The reality of the 25 years I have been in the profession is that some really smart people said that computers were going to displace all accountants by 2000, then other experts said that outsourcing was going to kill the jobs in profession by 2010, and now we have people saying that blockchain/AI/machine learning is going to kill all accounting by 2020. My response to them is that it’s 2018, and we’re all still here – I don’t think anything will kill accounting totally. While it may change the way we work eventually, consider how much accounting has changed in my 26 years in the profession:

  • Have you seen a 4, 5, 7, or 14-column pad lately? (I saw the first one I’ve seen in about three years being used by a CPA at an industry meeting in New York a couple of weeks ago)
  • When was the last time your hand touched a colored pencil, other than when doing art or helping your kids with their homework?
  • Do you have a 10-key adding machine on your desk? When was the last time you used it? Can you still buy ribbons/ink for the one you have?
  • When was the last time you wrote and mailed a paper letter to anyone other than a government employee or an attorney?
  • When was the last time you sent a fax to anyone other than a government employee who doesn’t have the technology they need at the office? Do you still even have a physical fax machine?
  • Do your new staff know how to use cursive handwriting? (Surprisingly, many do not.)

(By the way, I did all of those things on a daily basis when I started in the profession, and now I do almost none of them in a given day.)

Technology isn’t going to eliminate us unless we let it by trying to stay in the past and ignore how it changes our work. I would argue that the tools we’re going to use in the future and how we work in the future are going to change in the next 25 years at least as much as they changed for me in the last quarter century. We’ll have to have new tools which don’t yet exist to audit blockchains effectively – but those tools will become available in the next couple of years. So learn a little bit about blockchain – I’ll be doing some webinars to explain some of the concepts in the future – but don’t let the fear of missing out (FOMO) drive you to try to force-adopt it before the tools are ready for what you do.

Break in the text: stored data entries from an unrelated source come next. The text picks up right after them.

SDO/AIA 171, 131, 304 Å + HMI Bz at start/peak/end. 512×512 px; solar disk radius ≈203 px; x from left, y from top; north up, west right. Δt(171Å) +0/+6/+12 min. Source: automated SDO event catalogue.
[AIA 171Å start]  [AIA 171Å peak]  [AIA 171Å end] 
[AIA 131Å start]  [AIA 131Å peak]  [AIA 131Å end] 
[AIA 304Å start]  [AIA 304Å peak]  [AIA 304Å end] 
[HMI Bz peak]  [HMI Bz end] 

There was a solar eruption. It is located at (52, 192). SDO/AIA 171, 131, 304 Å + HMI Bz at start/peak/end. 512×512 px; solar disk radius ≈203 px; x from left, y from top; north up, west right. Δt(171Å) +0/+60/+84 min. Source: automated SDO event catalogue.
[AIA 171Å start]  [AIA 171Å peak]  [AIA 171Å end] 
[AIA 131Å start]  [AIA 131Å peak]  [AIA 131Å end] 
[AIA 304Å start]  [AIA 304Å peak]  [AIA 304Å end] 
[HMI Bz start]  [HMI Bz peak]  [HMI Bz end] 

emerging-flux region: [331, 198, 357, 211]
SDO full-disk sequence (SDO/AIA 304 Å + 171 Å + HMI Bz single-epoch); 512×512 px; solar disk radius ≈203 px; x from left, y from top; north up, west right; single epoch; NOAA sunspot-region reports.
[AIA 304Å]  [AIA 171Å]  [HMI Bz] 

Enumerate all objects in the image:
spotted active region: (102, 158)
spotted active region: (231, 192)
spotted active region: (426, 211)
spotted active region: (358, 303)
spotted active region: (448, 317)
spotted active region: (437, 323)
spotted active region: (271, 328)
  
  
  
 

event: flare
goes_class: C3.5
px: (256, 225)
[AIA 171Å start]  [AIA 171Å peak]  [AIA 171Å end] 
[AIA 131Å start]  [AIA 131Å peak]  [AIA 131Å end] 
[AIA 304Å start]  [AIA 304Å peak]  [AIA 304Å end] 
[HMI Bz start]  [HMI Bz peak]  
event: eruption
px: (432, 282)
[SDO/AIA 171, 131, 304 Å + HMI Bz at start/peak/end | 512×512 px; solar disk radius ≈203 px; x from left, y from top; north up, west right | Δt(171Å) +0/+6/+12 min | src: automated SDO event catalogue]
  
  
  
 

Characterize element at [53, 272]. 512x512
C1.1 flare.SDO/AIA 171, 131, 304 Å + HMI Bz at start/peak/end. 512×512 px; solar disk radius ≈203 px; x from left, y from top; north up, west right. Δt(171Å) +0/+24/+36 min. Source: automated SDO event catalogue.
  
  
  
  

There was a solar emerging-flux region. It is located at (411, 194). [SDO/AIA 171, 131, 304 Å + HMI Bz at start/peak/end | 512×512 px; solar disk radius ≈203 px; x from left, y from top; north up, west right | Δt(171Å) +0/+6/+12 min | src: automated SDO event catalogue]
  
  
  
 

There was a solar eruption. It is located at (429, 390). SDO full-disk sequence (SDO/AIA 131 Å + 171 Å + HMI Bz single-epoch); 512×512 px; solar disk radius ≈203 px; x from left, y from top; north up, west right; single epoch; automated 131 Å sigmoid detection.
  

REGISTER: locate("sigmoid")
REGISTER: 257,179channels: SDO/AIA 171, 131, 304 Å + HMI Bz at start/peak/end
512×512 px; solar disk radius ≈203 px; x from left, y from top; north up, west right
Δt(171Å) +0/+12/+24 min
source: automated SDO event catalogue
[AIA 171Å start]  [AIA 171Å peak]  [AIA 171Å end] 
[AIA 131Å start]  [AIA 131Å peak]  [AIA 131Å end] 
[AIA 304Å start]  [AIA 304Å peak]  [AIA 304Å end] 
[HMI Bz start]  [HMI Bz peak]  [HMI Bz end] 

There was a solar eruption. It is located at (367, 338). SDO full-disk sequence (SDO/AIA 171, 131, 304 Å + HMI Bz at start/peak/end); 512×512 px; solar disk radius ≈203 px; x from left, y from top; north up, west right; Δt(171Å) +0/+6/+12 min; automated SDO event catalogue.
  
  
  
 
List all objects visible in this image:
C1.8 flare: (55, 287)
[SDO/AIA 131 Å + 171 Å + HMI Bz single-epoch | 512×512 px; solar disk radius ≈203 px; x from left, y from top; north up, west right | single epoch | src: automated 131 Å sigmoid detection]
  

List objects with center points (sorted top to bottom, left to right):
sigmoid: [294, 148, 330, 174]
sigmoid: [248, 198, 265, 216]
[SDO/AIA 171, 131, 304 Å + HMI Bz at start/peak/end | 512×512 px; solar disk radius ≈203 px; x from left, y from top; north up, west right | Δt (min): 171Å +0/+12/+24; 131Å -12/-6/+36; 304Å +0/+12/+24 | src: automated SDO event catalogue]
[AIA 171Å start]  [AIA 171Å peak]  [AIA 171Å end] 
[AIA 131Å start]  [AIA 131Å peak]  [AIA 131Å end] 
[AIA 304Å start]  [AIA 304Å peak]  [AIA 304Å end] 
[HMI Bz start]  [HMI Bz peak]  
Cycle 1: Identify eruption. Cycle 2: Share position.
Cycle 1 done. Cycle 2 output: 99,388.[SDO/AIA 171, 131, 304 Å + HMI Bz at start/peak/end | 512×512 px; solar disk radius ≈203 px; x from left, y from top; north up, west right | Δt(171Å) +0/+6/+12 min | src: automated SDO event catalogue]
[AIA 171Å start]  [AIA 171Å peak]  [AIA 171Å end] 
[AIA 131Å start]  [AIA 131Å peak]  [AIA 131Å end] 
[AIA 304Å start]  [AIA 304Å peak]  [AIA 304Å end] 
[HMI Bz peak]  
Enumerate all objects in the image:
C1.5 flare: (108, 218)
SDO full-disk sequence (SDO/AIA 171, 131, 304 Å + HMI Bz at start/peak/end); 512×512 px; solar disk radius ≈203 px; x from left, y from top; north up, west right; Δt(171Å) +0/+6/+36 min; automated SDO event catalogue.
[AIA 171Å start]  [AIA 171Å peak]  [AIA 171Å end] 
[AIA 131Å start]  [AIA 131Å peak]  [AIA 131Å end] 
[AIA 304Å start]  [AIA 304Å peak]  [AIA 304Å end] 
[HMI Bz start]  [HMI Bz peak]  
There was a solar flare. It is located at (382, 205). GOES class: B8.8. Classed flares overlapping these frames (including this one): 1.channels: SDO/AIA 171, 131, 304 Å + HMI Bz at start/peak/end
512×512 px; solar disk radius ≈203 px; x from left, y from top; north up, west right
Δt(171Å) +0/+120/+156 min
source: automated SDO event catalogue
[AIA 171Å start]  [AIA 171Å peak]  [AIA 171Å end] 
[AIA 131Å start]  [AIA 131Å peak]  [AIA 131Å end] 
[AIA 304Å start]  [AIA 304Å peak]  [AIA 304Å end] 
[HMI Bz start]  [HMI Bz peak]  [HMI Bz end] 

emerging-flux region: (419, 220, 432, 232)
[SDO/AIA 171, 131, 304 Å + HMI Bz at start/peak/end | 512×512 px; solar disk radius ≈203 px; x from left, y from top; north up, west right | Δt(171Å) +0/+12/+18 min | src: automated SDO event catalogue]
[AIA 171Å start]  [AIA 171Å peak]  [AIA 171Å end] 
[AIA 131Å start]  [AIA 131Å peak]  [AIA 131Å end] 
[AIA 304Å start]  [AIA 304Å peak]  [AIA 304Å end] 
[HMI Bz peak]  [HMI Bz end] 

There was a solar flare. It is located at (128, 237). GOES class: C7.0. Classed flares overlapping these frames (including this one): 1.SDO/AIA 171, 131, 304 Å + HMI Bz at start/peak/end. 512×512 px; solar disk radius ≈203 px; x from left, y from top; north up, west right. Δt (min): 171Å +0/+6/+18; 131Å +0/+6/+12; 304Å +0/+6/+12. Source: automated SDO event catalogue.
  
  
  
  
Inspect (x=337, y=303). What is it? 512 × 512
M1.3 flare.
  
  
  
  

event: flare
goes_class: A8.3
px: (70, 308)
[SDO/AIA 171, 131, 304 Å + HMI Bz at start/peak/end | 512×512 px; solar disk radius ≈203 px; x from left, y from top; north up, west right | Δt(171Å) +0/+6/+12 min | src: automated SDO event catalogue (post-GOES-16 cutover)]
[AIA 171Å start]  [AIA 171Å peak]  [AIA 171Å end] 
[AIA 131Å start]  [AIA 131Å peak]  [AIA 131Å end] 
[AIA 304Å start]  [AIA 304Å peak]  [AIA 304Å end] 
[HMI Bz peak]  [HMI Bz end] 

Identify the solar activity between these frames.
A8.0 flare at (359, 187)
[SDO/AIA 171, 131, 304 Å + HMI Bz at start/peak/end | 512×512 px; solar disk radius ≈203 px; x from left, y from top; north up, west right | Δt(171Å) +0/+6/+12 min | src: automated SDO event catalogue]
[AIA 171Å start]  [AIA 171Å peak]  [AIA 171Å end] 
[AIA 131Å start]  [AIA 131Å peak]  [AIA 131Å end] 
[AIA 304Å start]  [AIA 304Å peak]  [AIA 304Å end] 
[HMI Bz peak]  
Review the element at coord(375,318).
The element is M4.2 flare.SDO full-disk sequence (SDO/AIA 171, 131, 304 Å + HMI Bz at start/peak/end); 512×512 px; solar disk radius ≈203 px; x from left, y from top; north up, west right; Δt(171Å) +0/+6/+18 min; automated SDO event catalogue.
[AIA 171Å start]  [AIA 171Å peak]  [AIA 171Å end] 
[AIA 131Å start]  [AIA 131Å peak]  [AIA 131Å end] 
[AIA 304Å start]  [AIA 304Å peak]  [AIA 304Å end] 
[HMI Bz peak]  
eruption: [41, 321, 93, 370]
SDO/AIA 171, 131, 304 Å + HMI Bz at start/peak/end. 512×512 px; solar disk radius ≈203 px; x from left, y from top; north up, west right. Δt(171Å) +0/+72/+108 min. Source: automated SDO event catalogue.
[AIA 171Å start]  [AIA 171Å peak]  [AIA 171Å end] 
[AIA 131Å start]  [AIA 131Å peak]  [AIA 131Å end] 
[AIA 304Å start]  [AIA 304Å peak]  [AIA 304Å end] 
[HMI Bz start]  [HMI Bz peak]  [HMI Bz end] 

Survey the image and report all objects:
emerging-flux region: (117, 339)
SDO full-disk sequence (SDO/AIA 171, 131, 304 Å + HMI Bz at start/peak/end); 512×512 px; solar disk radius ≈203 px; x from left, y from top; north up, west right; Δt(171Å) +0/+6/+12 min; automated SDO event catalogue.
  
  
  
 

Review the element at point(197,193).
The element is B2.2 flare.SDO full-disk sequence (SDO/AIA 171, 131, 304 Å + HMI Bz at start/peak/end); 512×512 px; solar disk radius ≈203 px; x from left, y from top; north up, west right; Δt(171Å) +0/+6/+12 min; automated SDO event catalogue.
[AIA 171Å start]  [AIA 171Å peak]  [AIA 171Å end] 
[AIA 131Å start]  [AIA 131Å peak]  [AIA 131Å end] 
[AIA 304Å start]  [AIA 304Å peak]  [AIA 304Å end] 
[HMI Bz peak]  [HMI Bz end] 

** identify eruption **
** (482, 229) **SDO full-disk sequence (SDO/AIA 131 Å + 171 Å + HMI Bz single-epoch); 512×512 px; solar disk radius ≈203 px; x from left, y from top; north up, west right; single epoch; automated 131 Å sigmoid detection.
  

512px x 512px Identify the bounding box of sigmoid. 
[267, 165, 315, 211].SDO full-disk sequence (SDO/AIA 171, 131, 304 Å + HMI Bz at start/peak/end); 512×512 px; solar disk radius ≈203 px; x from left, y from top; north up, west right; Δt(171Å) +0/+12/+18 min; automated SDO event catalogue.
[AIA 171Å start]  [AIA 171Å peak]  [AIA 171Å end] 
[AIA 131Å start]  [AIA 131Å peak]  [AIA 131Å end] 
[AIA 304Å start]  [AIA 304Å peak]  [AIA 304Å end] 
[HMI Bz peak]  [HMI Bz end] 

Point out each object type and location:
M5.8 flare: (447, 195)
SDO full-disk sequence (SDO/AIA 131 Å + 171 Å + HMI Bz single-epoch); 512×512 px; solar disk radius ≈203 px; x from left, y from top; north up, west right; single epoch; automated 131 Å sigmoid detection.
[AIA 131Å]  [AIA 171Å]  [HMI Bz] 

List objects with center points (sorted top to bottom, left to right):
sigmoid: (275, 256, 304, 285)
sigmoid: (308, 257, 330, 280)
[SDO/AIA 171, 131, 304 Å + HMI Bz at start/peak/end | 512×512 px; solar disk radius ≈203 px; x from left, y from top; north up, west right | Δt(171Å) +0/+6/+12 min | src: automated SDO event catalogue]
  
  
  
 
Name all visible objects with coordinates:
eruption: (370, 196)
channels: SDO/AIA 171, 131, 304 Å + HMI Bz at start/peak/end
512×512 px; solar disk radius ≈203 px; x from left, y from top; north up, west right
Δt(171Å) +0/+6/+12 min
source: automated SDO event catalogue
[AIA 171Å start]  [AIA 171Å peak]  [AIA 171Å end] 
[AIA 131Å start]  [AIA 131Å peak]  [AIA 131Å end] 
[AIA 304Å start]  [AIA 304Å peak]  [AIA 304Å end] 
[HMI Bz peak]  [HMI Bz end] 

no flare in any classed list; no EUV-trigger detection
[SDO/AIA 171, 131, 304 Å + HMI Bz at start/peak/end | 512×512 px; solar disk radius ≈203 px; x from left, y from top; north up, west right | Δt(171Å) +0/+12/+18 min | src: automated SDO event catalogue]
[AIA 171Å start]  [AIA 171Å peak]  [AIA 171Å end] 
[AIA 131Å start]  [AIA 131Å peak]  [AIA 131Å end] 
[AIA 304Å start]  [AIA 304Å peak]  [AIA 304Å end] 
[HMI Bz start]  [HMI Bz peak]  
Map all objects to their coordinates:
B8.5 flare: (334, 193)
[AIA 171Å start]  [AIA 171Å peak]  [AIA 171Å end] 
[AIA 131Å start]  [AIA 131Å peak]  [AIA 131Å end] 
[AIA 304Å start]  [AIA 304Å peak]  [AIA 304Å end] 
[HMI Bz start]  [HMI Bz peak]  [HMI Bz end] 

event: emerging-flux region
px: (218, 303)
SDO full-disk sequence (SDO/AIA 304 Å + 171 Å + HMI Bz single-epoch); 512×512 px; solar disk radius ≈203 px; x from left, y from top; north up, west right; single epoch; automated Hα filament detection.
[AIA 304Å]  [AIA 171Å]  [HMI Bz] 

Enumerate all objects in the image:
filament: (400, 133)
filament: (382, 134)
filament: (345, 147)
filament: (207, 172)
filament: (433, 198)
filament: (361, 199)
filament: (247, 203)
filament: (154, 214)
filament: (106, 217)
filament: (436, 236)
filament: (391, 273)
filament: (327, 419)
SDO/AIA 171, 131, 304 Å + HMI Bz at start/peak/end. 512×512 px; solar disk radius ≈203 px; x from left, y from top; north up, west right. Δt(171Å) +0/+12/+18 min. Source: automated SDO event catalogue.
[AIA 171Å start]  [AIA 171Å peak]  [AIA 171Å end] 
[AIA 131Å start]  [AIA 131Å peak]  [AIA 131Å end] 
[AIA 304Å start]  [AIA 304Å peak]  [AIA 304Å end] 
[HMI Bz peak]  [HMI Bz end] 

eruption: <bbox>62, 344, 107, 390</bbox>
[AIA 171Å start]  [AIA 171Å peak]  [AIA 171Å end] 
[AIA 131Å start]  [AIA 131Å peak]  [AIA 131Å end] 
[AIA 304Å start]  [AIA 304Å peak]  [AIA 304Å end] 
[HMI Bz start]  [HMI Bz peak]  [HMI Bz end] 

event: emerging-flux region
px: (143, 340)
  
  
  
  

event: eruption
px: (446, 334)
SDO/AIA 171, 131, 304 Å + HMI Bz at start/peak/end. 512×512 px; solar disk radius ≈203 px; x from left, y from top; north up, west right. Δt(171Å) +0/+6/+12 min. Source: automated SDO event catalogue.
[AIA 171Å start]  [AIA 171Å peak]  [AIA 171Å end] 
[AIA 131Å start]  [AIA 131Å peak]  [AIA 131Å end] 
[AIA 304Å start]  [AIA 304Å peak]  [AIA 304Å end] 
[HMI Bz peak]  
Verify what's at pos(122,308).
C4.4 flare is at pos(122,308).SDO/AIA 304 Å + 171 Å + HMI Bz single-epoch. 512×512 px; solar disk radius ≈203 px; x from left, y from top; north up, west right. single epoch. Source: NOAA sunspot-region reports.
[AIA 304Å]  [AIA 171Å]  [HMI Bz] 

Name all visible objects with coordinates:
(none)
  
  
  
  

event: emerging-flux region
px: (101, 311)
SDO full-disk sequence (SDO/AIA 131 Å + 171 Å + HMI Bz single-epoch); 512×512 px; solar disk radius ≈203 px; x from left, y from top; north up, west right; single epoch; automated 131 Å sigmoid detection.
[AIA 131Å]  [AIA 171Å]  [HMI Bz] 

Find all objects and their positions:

Right now, for most people, blockchain is a bleeding edge technology, and almost all of you should wait until it’s a little farther along before you try to embrace it – but you should learn about it and be ready when the apps arrive.  I hope you’ll join me at the remaining 2018 K2 Technology Conferences to learn about this topic and many more strategic technologies which will affect you in the future.

Some CPE webinars which may help you learn more include:

AICPA will also be releasing a report from the Blockchain Symposium in the near future, and I’ll link it here when it’s available

A Report from the AICPA/CPA.com Blockchain Symposium

I was fortunate to be selected to participate in the AICPA/CPA.com Blockchain Symposium, which was held May 2, 2018 at the AICPA offices in New York.   This meeting, which included leaders from around the profession, including practitioners, educators, consultants, and AICPA leadership, was the kickoff of an effort by the profession to address the accounting, auditing, tax, and regulatory issues associated with distributed ledger technologies and assist members in understanding how they work, where they make sense, and what issues they should evaluate associated with their use.  The 64 participants were divided into three working groups for each of two sessions addressing accounting, auditing, tax, legal/regulatory, education, and privacy.  Prior to the symposium, each participant was asked to submit questions related to unresolved issues surrounding blockchain ledger technology and its use in the profession.  The groups evaluated these questions and created a list of possible strategies for a report which will be issued by the end of May.  AICPA will create working groups and an action plan in June, and the initial deliverables will be released at the end of November.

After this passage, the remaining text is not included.